Milliyetçiler her zaman vardı. Mazhar oldukları nimetler sınırlıydı. Bunlar için bile çok bedel öderlerdi. Daha fazlası olsaydı nasıl teşekkür ederlerdi. Onlar da hayal edemedikleri nimetlere gark oldular. Bir anda verilenlere teşekkür etmeyi unuttular. Etrafa yayılan naraları nimet sahibini üzmeye başladı. Toplumun kalitesi bu kadar alçalacak mıydı! Halbuki bunca nimet teşekkür isterdi. Geçmişte çekilenler ne çabuk unutuluverdi.

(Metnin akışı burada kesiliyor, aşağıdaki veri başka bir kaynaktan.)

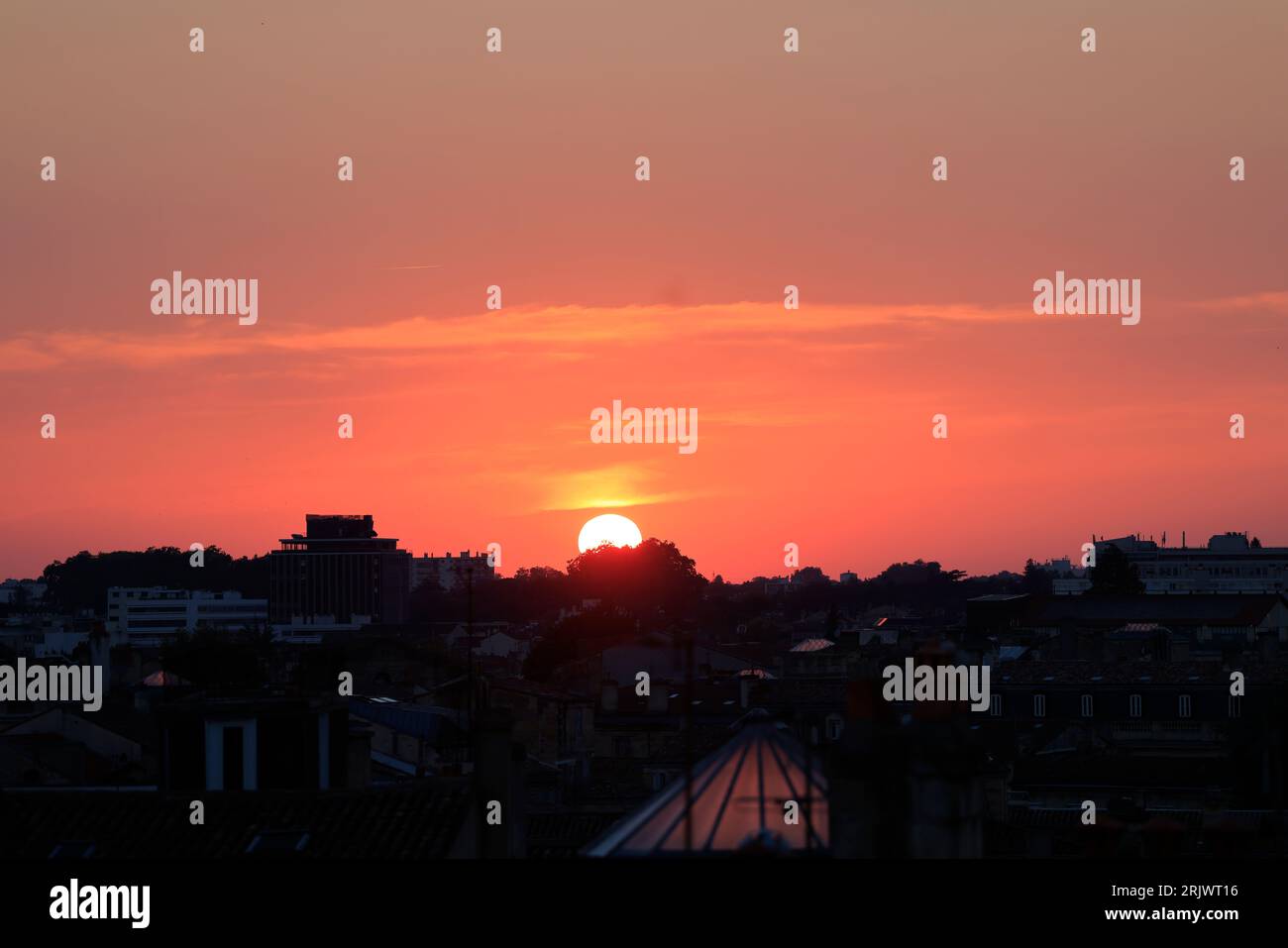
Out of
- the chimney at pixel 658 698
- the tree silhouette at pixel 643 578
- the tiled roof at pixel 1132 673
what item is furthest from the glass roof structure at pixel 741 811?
the tree silhouette at pixel 643 578

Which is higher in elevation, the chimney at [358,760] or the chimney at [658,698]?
the chimney at [358,760]

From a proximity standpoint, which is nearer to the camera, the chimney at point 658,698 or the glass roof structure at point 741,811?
the glass roof structure at point 741,811

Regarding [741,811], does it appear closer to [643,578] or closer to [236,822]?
[236,822]

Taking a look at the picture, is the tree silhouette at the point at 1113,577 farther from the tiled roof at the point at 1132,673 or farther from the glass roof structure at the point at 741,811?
the glass roof structure at the point at 741,811

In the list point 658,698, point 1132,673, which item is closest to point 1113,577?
point 1132,673

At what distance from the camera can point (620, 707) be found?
79375mm

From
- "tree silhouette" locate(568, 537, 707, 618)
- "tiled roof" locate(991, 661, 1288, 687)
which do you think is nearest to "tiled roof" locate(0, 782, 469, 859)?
"tiled roof" locate(991, 661, 1288, 687)

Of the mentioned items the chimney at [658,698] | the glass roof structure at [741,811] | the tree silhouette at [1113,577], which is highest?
the tree silhouette at [1113,577]

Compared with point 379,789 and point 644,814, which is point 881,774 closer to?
point 644,814

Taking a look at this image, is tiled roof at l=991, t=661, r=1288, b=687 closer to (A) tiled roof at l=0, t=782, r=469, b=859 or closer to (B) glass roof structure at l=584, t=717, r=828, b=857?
(A) tiled roof at l=0, t=782, r=469, b=859
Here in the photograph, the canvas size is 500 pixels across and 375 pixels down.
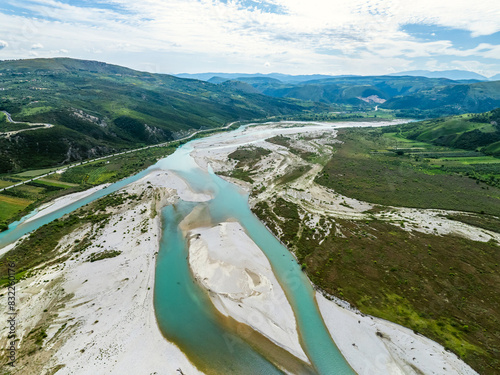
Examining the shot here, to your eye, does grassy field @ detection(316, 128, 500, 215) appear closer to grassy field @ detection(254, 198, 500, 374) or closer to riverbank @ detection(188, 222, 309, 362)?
grassy field @ detection(254, 198, 500, 374)

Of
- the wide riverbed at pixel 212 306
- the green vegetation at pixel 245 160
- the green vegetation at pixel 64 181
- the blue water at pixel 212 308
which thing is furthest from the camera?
the green vegetation at pixel 245 160

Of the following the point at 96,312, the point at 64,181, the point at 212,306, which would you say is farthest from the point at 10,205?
the point at 212,306

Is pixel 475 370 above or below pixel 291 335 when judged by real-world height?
above

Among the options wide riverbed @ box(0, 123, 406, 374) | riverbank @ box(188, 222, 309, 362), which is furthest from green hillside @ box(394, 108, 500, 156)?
riverbank @ box(188, 222, 309, 362)

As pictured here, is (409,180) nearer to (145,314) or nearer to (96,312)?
(145,314)

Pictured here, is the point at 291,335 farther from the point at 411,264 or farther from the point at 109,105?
the point at 109,105

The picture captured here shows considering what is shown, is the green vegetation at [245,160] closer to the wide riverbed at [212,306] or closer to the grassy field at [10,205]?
the wide riverbed at [212,306]

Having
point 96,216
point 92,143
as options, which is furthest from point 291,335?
point 92,143

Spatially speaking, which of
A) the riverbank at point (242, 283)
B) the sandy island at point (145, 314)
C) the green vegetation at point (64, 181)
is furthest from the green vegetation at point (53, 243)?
the riverbank at point (242, 283)
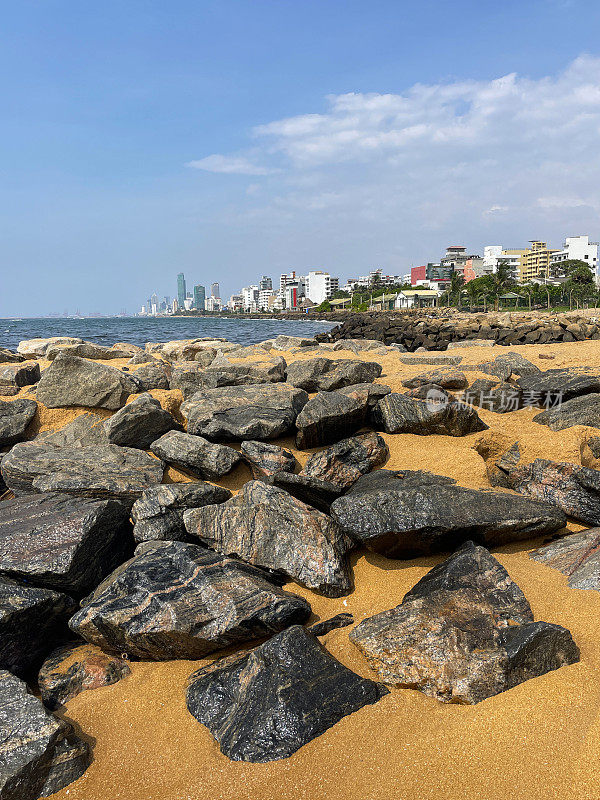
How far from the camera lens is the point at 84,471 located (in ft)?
20.4

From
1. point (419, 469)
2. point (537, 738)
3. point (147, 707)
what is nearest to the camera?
point (537, 738)

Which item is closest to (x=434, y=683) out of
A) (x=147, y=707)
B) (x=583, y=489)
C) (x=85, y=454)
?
(x=147, y=707)

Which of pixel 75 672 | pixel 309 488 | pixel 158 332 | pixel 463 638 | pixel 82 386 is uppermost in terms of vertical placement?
pixel 158 332

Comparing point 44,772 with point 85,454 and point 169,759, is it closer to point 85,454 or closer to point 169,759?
point 169,759

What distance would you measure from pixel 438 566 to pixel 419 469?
192 cm

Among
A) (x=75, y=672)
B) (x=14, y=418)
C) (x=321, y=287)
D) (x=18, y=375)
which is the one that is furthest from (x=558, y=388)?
(x=321, y=287)

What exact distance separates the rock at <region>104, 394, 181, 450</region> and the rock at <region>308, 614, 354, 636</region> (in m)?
3.96

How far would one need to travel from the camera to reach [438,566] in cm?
456

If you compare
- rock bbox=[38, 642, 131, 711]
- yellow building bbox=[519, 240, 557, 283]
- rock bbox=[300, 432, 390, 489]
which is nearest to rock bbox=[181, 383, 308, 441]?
rock bbox=[300, 432, 390, 489]

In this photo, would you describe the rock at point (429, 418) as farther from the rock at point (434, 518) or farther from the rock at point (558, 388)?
the rock at point (434, 518)

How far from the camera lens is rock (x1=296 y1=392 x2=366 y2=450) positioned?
6.85 meters

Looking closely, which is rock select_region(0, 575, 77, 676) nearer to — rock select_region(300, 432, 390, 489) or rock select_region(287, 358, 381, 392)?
rock select_region(300, 432, 390, 489)

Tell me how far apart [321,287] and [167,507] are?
193m

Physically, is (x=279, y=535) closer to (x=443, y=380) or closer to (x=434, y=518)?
(x=434, y=518)
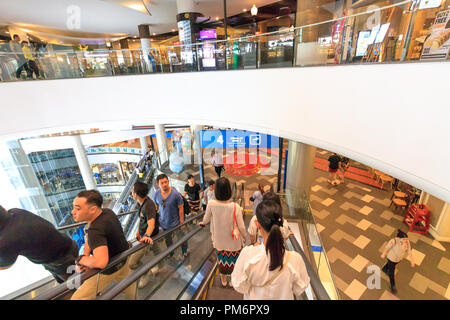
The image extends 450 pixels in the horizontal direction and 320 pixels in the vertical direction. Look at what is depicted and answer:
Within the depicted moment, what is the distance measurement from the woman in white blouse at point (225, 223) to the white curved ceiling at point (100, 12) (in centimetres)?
1058

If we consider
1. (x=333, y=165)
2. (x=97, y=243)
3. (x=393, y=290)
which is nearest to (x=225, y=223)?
(x=97, y=243)

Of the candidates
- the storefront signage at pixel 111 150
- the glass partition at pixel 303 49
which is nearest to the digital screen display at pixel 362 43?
the glass partition at pixel 303 49

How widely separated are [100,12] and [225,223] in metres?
12.8

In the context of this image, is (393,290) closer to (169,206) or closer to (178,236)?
(178,236)

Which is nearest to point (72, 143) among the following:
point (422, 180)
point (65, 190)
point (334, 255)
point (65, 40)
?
point (65, 190)

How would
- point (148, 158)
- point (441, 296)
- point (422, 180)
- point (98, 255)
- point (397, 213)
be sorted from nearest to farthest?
point (98, 255) < point (422, 180) < point (441, 296) < point (397, 213) < point (148, 158)

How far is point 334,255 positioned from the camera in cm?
564

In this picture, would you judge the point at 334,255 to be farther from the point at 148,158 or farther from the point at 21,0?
the point at 21,0

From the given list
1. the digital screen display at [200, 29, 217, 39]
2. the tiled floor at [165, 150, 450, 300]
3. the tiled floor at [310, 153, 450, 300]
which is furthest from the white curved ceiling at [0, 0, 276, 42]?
the tiled floor at [310, 153, 450, 300]

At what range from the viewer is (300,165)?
7215 mm

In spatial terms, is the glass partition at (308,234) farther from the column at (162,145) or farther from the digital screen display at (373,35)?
the column at (162,145)

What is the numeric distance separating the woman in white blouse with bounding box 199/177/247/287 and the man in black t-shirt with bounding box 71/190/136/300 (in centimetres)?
96

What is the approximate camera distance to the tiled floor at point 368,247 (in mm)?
4730

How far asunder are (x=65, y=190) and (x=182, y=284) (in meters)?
18.6
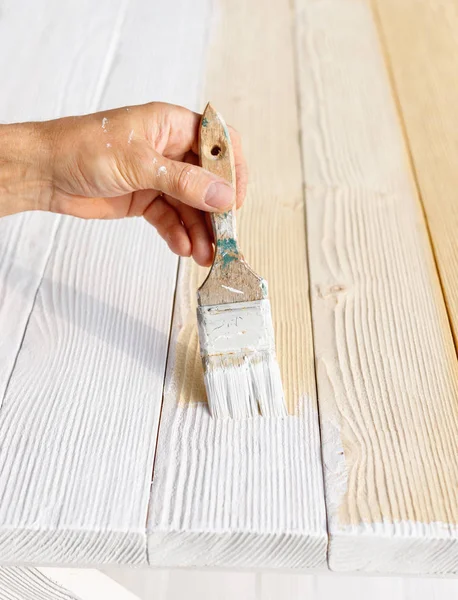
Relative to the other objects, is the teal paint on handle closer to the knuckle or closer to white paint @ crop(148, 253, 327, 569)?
the knuckle

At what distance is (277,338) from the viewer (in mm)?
1042

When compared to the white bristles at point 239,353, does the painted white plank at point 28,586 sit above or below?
below

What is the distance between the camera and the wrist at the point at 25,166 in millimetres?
1003

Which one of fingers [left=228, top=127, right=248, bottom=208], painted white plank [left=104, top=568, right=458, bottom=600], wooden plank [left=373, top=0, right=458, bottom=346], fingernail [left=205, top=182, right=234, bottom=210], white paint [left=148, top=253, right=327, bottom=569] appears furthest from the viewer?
painted white plank [left=104, top=568, right=458, bottom=600]

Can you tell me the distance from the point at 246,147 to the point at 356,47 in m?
0.51

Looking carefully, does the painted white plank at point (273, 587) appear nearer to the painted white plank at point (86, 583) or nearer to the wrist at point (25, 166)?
the painted white plank at point (86, 583)

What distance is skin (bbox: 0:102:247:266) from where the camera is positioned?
938 mm

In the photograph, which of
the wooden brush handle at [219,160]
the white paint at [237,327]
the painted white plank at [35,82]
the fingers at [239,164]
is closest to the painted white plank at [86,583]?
the painted white plank at [35,82]

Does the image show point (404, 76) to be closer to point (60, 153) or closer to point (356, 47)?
point (356, 47)

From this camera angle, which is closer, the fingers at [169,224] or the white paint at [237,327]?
the white paint at [237,327]

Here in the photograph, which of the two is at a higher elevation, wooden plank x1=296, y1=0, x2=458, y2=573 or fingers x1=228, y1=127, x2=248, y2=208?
fingers x1=228, y1=127, x2=248, y2=208

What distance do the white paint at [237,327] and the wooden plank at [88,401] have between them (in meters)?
0.13

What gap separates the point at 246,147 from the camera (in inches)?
56.8

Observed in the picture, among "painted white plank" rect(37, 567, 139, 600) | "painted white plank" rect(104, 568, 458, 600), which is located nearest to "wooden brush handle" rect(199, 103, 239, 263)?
"painted white plank" rect(37, 567, 139, 600)
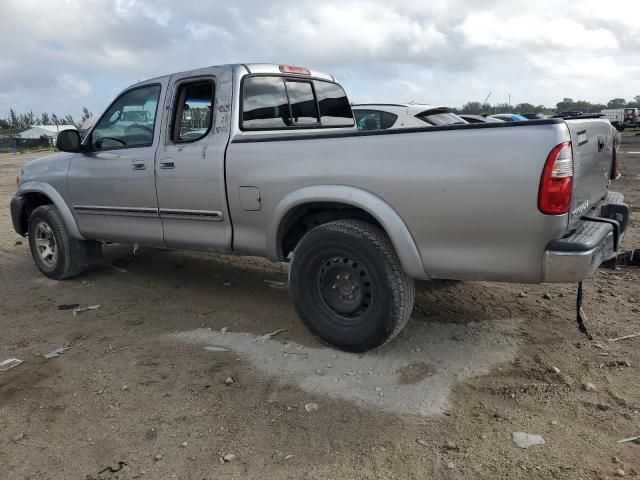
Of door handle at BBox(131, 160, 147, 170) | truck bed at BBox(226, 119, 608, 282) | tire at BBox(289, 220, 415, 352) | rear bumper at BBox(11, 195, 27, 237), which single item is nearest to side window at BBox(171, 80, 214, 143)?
door handle at BBox(131, 160, 147, 170)

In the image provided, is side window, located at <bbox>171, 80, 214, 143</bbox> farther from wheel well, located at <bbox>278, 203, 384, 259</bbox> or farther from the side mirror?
the side mirror

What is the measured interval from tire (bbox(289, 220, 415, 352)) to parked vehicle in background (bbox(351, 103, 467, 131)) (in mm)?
5056

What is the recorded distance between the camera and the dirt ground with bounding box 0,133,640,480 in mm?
2746

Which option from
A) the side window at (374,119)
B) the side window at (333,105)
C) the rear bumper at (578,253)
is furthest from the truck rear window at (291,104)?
the side window at (374,119)

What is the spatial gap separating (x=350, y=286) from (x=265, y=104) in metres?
1.81

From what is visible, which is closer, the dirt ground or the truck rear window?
the dirt ground

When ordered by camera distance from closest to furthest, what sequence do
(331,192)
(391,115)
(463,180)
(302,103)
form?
(463,180)
(331,192)
(302,103)
(391,115)

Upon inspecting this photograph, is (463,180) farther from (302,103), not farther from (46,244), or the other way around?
(46,244)

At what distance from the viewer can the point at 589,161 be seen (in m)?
3.41

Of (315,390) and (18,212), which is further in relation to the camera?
(18,212)

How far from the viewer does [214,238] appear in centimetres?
442

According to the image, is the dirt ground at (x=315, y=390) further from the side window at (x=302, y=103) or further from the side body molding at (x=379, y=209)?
the side window at (x=302, y=103)

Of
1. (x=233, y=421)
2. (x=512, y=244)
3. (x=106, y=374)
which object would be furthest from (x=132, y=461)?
(x=512, y=244)

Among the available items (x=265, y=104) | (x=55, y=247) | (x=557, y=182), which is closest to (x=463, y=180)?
(x=557, y=182)
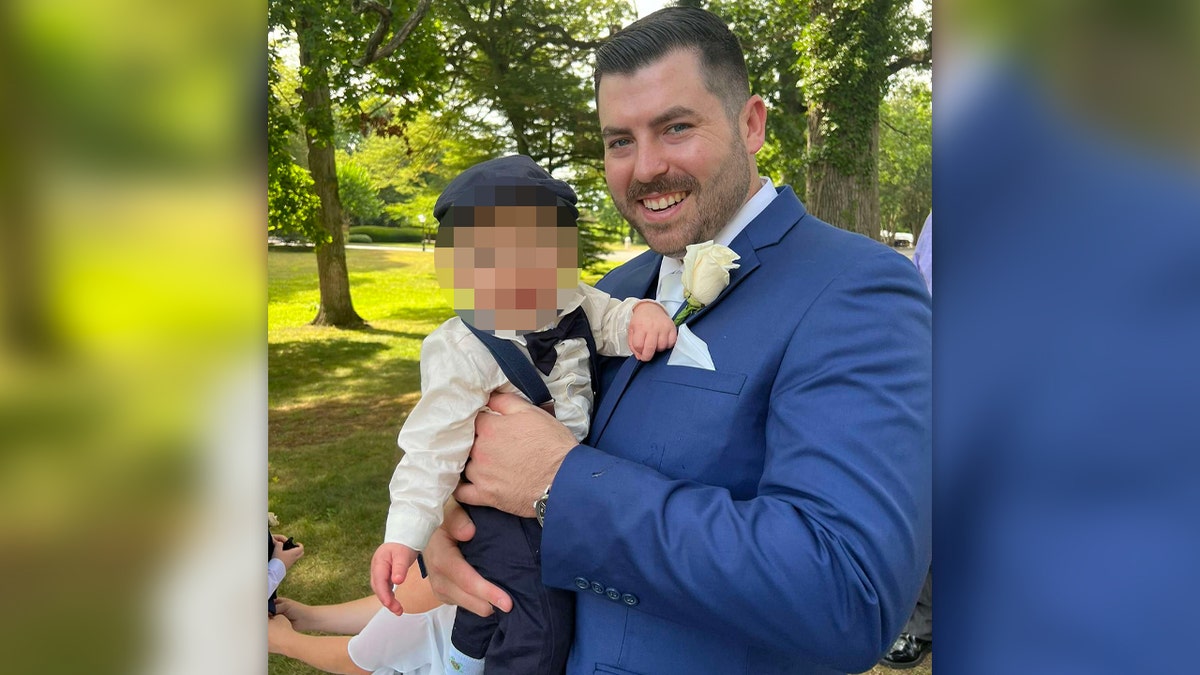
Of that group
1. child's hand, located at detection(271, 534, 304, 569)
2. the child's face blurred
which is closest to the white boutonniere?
the child's face blurred

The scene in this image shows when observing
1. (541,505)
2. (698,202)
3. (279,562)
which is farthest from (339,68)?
(541,505)

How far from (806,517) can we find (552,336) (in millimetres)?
678

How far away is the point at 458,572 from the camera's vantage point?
1568 mm

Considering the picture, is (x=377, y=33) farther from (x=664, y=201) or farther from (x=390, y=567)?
(x=390, y=567)

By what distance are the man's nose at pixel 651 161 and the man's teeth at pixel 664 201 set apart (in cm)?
6

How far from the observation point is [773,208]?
1588 millimetres

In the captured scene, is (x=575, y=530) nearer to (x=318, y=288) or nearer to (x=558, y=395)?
(x=558, y=395)

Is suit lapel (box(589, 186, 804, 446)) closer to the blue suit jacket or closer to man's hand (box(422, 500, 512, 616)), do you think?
the blue suit jacket

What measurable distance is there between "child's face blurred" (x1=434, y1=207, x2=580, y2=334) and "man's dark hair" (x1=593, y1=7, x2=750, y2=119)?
432mm

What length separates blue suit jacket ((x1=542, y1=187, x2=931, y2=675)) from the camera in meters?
1.08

Ülkenin mazlum halkları ve irapta yeri olmayan vatandaşları büyük bir kitleydi. Hep sürü psikolojisiyle bugüne kadar geldi. Önüne ne konulursa ye, teşekkür et denirdi. Bundan fazlası sanki onun hakkı değildi. Halbuki bu insanlar biliyordu ki hakları daha fazlaydı. Bunu onlara vermeye vesile olanlar ömür boyu hatırlanmalıydı. Zaman geldi bu insanlara hakları verildi. Teşekküre bile tenezzül edilmediler. Bunlar zaten hakkımızdır demeye başladılar. İnsan kalitemiz bu, ne yaparsınız! Hiç geçmişten ders almazmışız. Hani bunca nimet için teşekkür edecektik. Verilmeyenler bizim hakkımız değil derdik. Bir anda nevirleri döndü bunca nimeti görünce. İnsan kalitemiz ortaya çıktı böylece.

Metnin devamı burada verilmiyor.